NAMI: Efficient Image Generation via Bridged Progressive Rectified Flow Transformers

Imagine you are an artist hired to paint a massive, hyper-realistic mural of a bustling city.

The Old Way (Traditional AI Models):
Most current AI image generators work like a perfectionist painter who insists on painting the entire mural at full resolution from the very first brushstroke. They try to get the tiny details of a single brick, the texture of a leaf, and the reflection in a window all at once.

The Problem: This is incredibly slow and exhausting. It requires a huge team of painters (billions of parameters) working non-stop. Even for a small sketch, they waste time trying to perfect details that haven't even been sketched in yet.

The New Way (NAMI):
The authors of this paper, NAMI, came up with a smarter strategy. They realized that painting a picture is a progressive process. You don't start with the fine details; you start with a rough sketch, then add layers, and finally polish the details.

Here is how NAMI works, broken down with simple analogies:

1. The "Matryoshka" Strategy (Progressive Resolution)

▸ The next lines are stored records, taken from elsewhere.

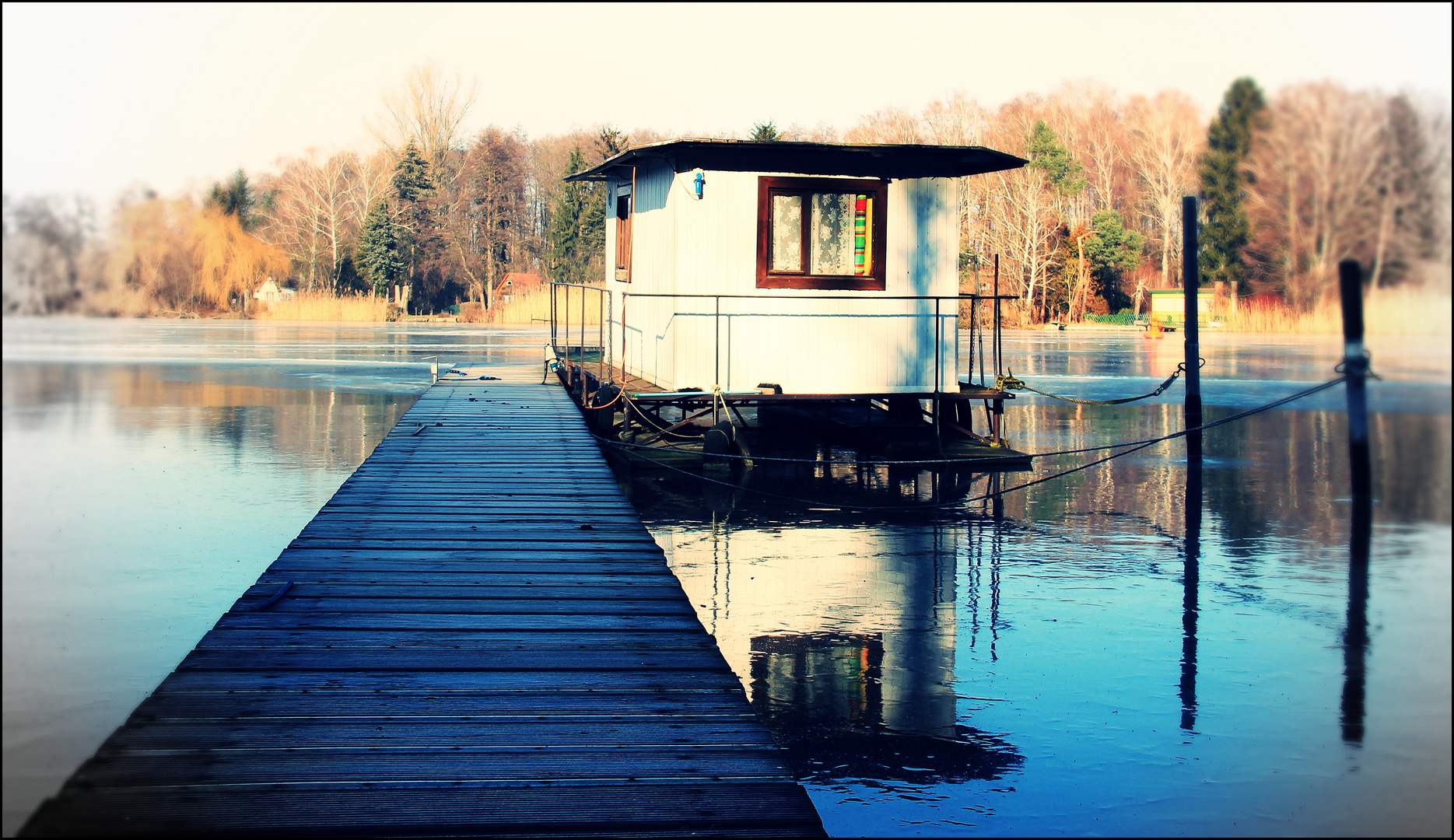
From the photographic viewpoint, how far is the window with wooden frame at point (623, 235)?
61.1 ft

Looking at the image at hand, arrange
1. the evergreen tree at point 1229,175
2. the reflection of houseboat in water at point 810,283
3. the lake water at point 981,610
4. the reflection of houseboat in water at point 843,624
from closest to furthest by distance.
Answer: the lake water at point 981,610
the evergreen tree at point 1229,175
the reflection of houseboat in water at point 843,624
the reflection of houseboat in water at point 810,283

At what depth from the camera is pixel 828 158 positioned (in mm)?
14773

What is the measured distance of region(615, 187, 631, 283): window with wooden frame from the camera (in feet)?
61.1

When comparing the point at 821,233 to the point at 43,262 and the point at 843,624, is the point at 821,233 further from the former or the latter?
the point at 43,262

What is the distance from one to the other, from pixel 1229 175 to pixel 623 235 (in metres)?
14.4

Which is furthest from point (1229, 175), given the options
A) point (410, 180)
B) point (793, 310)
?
point (410, 180)

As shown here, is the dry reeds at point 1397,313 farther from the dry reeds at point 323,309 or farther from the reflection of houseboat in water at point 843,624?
the dry reeds at point 323,309

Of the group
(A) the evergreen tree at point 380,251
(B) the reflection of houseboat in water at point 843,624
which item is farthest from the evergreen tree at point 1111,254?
(B) the reflection of houseboat in water at point 843,624

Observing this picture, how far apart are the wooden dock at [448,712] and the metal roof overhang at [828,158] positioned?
7.87m

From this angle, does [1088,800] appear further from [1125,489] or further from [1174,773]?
[1125,489]

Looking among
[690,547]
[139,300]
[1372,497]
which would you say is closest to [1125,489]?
[690,547]

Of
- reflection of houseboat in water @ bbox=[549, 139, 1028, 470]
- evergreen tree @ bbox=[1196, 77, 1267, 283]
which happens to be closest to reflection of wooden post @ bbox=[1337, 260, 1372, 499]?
evergreen tree @ bbox=[1196, 77, 1267, 283]

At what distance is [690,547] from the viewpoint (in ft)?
32.8

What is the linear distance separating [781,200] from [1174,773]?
10.6 metres
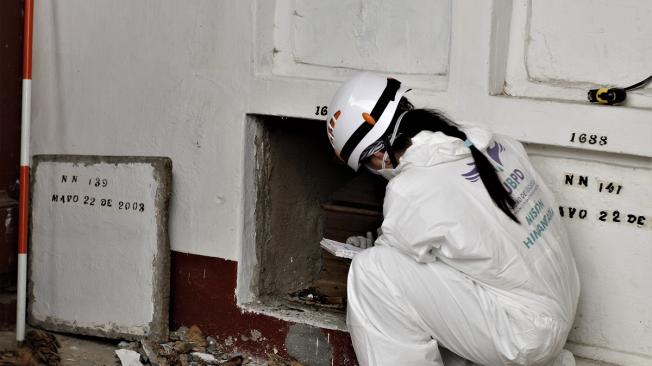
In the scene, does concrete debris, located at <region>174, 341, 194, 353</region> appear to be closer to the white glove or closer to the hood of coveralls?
the white glove

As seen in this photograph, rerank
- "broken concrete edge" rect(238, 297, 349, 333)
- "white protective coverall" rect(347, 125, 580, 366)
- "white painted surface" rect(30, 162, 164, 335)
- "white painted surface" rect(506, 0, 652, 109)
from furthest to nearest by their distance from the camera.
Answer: "white painted surface" rect(30, 162, 164, 335) → "broken concrete edge" rect(238, 297, 349, 333) → "white painted surface" rect(506, 0, 652, 109) → "white protective coverall" rect(347, 125, 580, 366)

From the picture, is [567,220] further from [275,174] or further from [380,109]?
[275,174]

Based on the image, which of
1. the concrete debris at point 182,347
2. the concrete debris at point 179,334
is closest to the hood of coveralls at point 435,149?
the concrete debris at point 182,347

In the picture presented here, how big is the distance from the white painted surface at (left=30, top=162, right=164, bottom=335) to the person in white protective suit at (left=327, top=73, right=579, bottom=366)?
134 centimetres

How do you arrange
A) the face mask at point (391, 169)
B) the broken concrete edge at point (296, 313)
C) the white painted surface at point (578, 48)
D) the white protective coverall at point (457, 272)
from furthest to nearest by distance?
the broken concrete edge at point (296, 313)
the white painted surface at point (578, 48)
the face mask at point (391, 169)
the white protective coverall at point (457, 272)

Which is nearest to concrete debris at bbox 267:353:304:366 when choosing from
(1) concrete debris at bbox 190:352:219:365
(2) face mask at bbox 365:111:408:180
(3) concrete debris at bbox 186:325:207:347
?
(1) concrete debris at bbox 190:352:219:365

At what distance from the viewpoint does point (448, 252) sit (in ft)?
10.8

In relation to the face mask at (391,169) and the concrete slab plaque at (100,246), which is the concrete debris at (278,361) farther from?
the face mask at (391,169)

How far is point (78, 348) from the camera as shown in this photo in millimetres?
4598

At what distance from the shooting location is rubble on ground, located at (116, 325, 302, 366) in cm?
430

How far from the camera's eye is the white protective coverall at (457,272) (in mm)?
3262

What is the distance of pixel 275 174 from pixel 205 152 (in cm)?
34

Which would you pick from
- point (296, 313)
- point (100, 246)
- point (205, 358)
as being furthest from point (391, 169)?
point (100, 246)

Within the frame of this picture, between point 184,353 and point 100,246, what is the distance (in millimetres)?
671
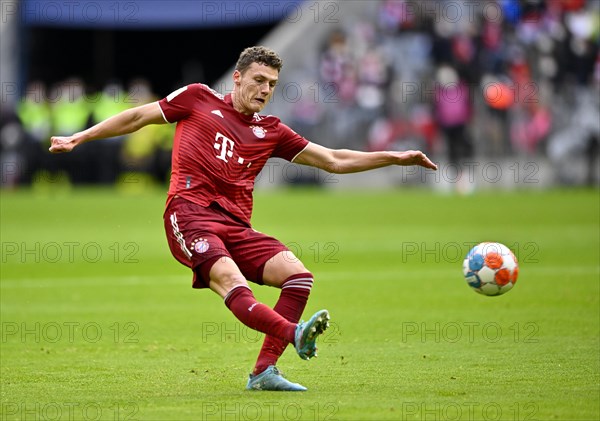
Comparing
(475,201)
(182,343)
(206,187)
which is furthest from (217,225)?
(475,201)

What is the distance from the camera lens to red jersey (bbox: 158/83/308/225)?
7621 millimetres

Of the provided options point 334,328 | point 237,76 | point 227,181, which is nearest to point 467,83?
point 334,328

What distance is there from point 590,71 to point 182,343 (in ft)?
87.1

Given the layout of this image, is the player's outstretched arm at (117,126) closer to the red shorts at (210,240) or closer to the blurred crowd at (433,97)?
the red shorts at (210,240)

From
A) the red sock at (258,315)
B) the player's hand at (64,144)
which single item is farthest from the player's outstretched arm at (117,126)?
the red sock at (258,315)

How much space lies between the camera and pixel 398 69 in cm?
3506

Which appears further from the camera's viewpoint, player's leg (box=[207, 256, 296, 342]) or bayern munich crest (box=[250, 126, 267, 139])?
bayern munich crest (box=[250, 126, 267, 139])

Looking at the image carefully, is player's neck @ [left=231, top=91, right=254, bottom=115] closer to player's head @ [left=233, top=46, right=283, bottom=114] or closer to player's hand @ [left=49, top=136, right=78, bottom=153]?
player's head @ [left=233, top=46, right=283, bottom=114]

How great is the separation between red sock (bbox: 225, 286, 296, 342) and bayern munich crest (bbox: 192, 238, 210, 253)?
36 centimetres

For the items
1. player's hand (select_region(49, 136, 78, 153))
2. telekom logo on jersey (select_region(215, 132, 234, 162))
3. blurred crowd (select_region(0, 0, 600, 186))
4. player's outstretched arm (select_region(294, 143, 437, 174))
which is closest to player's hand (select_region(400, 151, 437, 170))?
player's outstretched arm (select_region(294, 143, 437, 174))

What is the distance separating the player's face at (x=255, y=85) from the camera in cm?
749

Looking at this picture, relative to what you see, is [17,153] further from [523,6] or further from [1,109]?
[523,6]

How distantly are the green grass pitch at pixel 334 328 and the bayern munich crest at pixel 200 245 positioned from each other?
97cm

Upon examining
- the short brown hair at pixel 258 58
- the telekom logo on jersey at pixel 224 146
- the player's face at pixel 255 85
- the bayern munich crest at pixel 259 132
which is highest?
the short brown hair at pixel 258 58
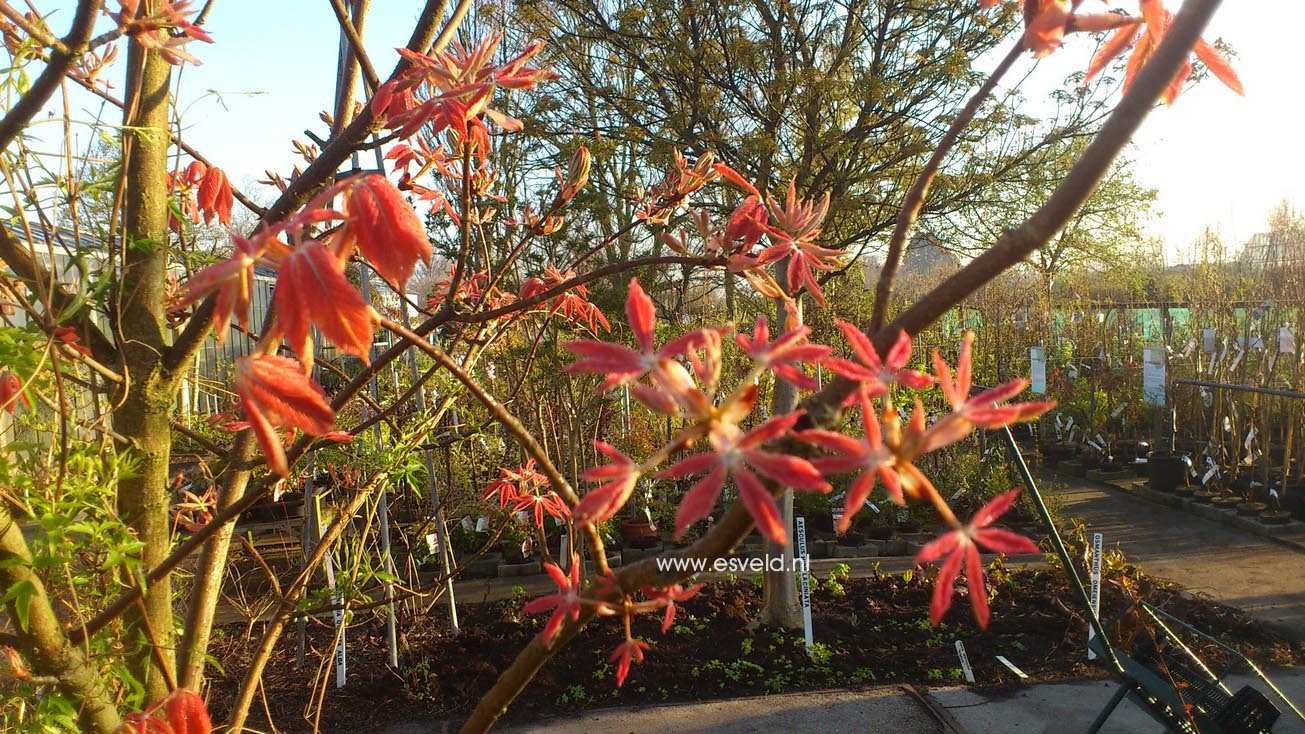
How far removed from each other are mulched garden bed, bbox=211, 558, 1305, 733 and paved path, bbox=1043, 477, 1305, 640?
0.33 m

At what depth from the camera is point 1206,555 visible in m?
4.80

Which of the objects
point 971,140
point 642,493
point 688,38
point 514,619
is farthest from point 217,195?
point 642,493

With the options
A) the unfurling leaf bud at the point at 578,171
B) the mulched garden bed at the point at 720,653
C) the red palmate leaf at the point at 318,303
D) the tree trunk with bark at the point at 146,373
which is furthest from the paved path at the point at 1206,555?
the red palmate leaf at the point at 318,303

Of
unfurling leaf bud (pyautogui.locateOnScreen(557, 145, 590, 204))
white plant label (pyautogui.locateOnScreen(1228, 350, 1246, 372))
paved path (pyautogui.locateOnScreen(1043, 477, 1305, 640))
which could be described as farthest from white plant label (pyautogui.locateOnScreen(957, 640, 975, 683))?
white plant label (pyautogui.locateOnScreen(1228, 350, 1246, 372))

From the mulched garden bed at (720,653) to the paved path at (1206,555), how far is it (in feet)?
1.09

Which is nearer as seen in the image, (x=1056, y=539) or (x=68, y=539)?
(x=68, y=539)

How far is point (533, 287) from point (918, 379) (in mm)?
1375

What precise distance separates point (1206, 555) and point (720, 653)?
3.28 meters

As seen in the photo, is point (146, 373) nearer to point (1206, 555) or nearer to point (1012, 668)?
point (1012, 668)

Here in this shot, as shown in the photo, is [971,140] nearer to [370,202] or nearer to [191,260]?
[191,260]

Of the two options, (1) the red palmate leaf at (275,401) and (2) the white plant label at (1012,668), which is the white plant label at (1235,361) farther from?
(1) the red palmate leaf at (275,401)

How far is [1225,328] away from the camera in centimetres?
661

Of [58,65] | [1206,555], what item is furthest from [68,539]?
[1206,555]

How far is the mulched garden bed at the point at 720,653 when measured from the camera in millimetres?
3156
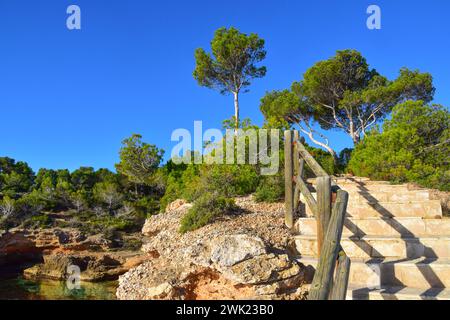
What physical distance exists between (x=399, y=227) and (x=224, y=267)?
243 centimetres

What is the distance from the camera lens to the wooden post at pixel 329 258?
2.18 m

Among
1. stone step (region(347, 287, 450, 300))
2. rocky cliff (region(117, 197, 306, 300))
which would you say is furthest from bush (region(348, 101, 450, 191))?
rocky cliff (region(117, 197, 306, 300))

Instead of painting the whole 1024x1024 pixel image at once, NAMI breaks the job into three distinct stages, like building a house:

Stage 1 (The Blueprint): The AI starts with a tiny, low-resolution sketch (256 pixels). It only uses a small, lightweight team of painters to figure out the big picture: "Where is the sky? Where is the building? Is there a tree?" It ignores all the tiny details.
Stage 2 (The Framing): The sketch is blown up to a medium size (512 pixels). Now, a medium-sized team joins in to add structure and shapes.
Stage 3 (The Finishing Touches): The image is blown up to full size (1024 pixels). Now, the full, heavy-duty team arrives to add the intricate details, textures, and lighting.

Why this is cool: In the old way, the heavy-duty team was working on the "blueprint" stage, which is a waste of their expensive skills. NAMI saves money and time by using the right-sized team for the right job.

2. The "Bridge" (BridgeFlow)

When you zoom in from a small sketch to a larger one, things can get messy. The lines might get blurry, or the colors might shift weirdly.

The Old Fix: Previous methods would just "guess" or "re-noise" the image when zooming in, which is like trying to fix a blurry photo by squinting at it. It's slow and often inaccurate.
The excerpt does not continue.